> **PAGE**

## Begin

The radical Shiite Lebanese organisation Hezbollah may be best known for its armed activities, but it also runs one of the largest and most sophisticated criminal operations in the world. Following the EU’s decision to designate Hezbollah’s military wing as a terrorist organisation, Matthew Levitt lifts the lid on Hezbollah’s extensive criminal enterprises.
In July, the European Union officially designated the ‘military wing’ of Hezbollah as a terrorist organisation. This was a long overdue step, making clear to Lebanon’s Party of God that it will pay a political price for continued acts of terrorism, crime and militancy. For decades, Hezbollah felt a measure of immunity. Europe was hesitant to hold it accountable for its conduct due to its political position within the delicately balanced Lebanese political system. But the sheer weight of evidence about Hezbollah’s activities on European soil, not least the bombing that killed five Israelis and their Bulgarian driver in Burgas in 2012, made the case for avoiding confrontation with Hezbollah untenable.
The EU’s decision to blacklist Hezbollah was made partly due to information revealed in March, when a Cypriot court convicted Hossam Yaccoub – a dual Swedish-Lebanese citizen and Hezbollah operative – and sentenced him to four years in prison. Among other charges, Yaccoub was convicted of participation in an organised crime group and the preparation of a criminal act. The head of the three-judge panel declared: ‘It has been proven that Hezbollah is an organisation that operates under complete secrecy. There is no doubt that this group has multiple members and proceeds with various activities, including military training of its members. Therefore, the court rules that Hezbollah acts as a criminal organisation.’
This is only the most recent and prominent case of Hezbollah being proven in court to be acting as an organised criminal group in Europe. In fact, Hezbollah has been acting as such for years, involved in criminal enterprises, including narcotics trafficking and counterfeiting European currency.
Serious organised crime
Hezbollah’s involvement in crime stems from its need for funding, and in particular to establish independence from its patrons in Tehran and Damascus at a time when both are facing financial insecurity. In the past it was estimated that Hezbollah received somewhere between $100 and $200 million annually from Iran and additional resources from Syria. In the past few years, however, these partners have not been as generous. Iran is undergoing devastating economic sanctions and the Syrian state is caught up in a civil war. Hezbollah’s criminal activities are designed to help plug that gap.

## End

> **THINGS TO DO**
1. List every city the Hezbollah article names.
2. Copy out the Hezbollah article word for word, from "Serious organised crime" down to "plug that gap.".
The items are separate material and have no connection to the Hezbollah article.

> **DATA**
## Begin

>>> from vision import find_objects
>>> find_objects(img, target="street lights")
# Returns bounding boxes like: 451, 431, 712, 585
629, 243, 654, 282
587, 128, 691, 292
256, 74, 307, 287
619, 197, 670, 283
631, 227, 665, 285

## End

> **ANSWERS FOR THE EXERCISE**
1. Burgas, Tehran, Damascus

2.
Serious organised crime
Hezbollah’s involvement in crime stems from its need for funding, and in particular to establish independence from its patrons in Tehran and Damascus at a time when both are facing financial insecurity. In the past it was estimated that Hezbollah received somewhere between $100 and $200 million annually from Iran and additional resources from Syria. In the past few years, however, these partners have not been as generous. Iran is undergoing devastating economic sanctions and the Syrian state is caught up in a civil war. Hezbollah’s criminal activities are designed to help plug that gap.